Setelah Raja Patih Gemuring Gading (Sigundi) meninggal dunia, kemudian beliau digantikan oleh anaknya yang bernama Kelieng. Dia adalah seorang pria yang bertubuh tinggi besar dan kuat, gagah berani, juga memiliki wajah yang sangat tampan untuk ukuran dijamannya. Selain itu, ia juga diyakini memiliki kekuatan gaib karena dapat menghilangkan dirinya dari pandangan mata musuh dan mampu mengubah wajahnya dengan karakter yang berbeda-beda.
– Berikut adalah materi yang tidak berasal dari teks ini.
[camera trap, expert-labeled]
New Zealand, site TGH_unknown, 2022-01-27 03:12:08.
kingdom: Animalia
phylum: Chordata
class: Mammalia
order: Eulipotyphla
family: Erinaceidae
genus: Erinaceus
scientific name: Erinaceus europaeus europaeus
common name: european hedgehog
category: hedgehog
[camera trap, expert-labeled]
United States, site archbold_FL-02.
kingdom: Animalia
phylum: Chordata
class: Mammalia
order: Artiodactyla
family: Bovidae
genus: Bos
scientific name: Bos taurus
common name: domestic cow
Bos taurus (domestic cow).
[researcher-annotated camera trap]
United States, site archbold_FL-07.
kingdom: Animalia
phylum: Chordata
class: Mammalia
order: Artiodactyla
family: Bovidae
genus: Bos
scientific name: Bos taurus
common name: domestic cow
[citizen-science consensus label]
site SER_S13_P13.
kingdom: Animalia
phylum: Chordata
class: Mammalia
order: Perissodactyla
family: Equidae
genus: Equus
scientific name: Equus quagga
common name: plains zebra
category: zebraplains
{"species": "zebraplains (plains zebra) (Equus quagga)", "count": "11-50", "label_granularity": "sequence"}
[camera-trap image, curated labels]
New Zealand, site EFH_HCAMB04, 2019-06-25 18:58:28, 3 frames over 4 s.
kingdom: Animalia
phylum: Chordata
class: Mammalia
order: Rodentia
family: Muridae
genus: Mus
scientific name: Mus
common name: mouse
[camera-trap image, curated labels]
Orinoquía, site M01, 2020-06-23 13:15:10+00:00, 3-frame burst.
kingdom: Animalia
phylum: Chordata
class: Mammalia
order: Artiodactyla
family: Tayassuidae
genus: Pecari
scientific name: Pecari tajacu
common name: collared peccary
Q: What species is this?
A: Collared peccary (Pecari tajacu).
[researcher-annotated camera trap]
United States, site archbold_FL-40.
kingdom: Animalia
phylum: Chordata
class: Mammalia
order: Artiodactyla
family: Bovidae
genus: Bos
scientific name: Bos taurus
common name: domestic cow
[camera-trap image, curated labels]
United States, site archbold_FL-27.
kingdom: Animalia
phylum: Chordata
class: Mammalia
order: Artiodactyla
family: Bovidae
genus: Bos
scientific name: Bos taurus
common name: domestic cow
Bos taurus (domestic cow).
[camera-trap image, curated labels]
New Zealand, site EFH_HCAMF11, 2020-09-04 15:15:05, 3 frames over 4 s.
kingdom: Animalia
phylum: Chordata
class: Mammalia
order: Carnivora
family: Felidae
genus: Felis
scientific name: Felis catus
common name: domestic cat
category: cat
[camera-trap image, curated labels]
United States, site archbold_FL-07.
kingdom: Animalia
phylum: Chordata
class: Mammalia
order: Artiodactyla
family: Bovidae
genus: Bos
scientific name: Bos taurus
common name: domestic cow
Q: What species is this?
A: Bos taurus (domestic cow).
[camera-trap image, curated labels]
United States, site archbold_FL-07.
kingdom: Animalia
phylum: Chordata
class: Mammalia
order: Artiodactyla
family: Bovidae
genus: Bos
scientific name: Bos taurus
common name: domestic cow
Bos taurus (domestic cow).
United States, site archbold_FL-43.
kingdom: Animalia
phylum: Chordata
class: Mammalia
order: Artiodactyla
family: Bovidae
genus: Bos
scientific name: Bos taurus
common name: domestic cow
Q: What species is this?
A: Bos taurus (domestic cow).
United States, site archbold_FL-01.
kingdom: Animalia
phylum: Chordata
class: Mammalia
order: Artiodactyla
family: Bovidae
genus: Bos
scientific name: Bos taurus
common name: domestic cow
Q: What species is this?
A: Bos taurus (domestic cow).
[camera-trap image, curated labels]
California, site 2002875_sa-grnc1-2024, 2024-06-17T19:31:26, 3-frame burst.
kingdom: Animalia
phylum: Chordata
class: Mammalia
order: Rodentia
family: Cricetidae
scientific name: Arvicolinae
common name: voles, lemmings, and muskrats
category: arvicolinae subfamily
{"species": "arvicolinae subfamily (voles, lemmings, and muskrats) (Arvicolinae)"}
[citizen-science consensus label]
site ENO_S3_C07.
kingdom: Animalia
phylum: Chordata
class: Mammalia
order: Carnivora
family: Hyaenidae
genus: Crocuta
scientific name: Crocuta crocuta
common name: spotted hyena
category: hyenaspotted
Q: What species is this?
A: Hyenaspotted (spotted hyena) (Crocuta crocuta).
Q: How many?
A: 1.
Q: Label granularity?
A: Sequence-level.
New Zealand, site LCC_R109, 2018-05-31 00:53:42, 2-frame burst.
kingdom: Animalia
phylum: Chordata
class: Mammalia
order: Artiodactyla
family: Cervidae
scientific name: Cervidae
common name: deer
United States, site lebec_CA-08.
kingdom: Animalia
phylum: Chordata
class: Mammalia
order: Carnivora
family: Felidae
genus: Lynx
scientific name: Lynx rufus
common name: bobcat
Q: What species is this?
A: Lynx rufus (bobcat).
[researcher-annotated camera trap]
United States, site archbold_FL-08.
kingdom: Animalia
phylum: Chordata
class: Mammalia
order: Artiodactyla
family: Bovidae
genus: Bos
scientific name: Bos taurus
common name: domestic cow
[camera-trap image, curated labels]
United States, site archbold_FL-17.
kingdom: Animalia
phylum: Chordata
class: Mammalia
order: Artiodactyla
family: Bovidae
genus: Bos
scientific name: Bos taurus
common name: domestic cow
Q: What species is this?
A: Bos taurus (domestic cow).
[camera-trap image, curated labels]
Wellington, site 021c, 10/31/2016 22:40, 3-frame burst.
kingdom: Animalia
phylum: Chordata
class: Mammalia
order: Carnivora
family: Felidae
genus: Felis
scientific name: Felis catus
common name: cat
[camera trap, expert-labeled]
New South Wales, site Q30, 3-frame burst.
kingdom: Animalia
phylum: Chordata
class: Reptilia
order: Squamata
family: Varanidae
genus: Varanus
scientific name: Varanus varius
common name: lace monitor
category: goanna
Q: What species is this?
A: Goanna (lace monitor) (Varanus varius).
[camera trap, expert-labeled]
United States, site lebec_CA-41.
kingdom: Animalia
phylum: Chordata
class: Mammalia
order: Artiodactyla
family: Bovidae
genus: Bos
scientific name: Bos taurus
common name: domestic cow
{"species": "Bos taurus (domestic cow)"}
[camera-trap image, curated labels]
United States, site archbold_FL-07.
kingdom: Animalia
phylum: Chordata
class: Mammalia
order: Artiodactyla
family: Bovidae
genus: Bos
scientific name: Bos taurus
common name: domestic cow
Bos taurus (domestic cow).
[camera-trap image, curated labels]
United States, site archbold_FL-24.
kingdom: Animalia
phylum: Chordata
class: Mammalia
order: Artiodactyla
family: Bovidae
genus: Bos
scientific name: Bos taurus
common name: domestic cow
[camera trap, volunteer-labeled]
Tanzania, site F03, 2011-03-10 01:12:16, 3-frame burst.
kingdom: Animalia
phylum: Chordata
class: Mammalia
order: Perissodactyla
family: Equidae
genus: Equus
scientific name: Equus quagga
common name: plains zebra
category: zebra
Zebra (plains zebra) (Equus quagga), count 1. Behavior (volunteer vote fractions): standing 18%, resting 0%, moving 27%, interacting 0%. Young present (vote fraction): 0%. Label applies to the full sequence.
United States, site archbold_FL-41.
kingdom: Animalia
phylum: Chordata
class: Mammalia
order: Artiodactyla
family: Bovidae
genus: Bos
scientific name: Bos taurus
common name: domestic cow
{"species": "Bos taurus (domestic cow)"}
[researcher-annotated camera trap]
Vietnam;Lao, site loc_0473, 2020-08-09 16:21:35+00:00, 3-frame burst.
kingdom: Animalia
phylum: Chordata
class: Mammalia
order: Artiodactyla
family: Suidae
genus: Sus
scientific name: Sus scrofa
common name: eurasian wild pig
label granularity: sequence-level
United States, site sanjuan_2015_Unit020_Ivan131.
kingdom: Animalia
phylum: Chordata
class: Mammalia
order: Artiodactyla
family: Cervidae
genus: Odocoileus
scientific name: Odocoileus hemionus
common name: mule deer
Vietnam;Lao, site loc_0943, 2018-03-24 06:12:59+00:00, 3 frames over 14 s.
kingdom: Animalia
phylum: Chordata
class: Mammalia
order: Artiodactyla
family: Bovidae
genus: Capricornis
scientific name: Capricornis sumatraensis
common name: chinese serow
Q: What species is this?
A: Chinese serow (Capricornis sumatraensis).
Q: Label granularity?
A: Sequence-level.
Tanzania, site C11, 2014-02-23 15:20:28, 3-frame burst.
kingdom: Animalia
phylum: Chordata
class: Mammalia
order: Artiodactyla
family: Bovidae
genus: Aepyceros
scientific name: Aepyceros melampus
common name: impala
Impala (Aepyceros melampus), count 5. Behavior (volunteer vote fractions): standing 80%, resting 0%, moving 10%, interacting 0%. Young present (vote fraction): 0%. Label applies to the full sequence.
Dipercaya bahwa pada diri raja Patih Kelieng mengalir darah bangsa Girgasi (Bangsa Manusia Raksasa), yang berasal dari kakeknya raja Patih Telichay. Pada Patih Telichay sendiri, darah Girgasi (Gerasi / Garagasi / Garangsi / Gergasi) mengalir dari neneknya yaitu ibu kandung Singa Bujang Bejie (Jendral Bujang Bejie).

 

Bangsa Girgasi atau dalam bahasa Dayak Iban disebut “Gerasi”, pada bahasa Dayak Banyadu dan Dayak Kanayatn (Salako) disebut “Garagasi”, dan pada bahasa Dayak Bakati disebut “Garangsi”, serta pada bahasa Dayak Apau Kayan (Kayan, Kenyah, Bahau dan lain-lain) maupun pada bahasa Melayu disebut “Gergasi”, sejatinya adalah manusia Hibrida, yaitu ras campuran antara manusia planet bumi dengan Alien beriman (Alien yang percaya kepada Tuhan) yang kemudian membangkang (Berbuat Dosa) setelah mereka mengawini anak-anak perempuan manusia pada waktu mereka bertugas menjadi Malaikat (Utusan Tuhan) untuk memantau keadaan dipermukaan planet bumi ribuan tahun dahulu. Untuk anda (pembaca) yang beragama Kristen, anda bisa membaca tentang ras Nefilim yang disebut bangsa Girgasi pada Alkitab Perjanjian Lama.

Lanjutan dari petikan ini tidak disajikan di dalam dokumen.